At a meeting which was described as "emotional but not rancorous", Jeremy Corbyn told his shadow cabinet that he would instruct Labour's incoming general secretary Jennie Formby to make the implementation of measures to tackle anti-Semitism her priority.
The Labour leader led a one-hour discussion on anti-Semitism during which, the BBC understands, two shadow ministers complained that the party had been slow to implement Baroness Chakrabarti's report into anti-Semitism, completed in 2016.
As shadow attorney general, she attended the meeting and was one of a number of party spokespeople to share her own experience of discrimination.
Also speaking at the meeting, Shadow Brexit Secretary Sir Keir Starmer said it was the responsibility of Labour's top team to address the problem.
But, off the record, party insiders reacted angrily to the suggestion that they had been dragging their feet over the Chakrabarti recommendations.

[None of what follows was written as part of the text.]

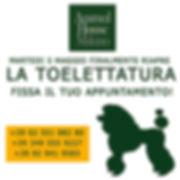 TOELETTATURA DEF.jpg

They claimed all practical proposals, apart from the appointment of an in-house lawyer, had been carried out – and accused the leadership itself of being reluctant to suspend some members accused of anti-Semitism.
Moves to appoint party officers in every region to look into breaches of the rules, they said, had been opposed by some on the left of the party who feared a purge.
One senior figure told the BBC "if the leadership think the problem of anti-Semitism is solved by how quickly you implement a report, they just don't get it".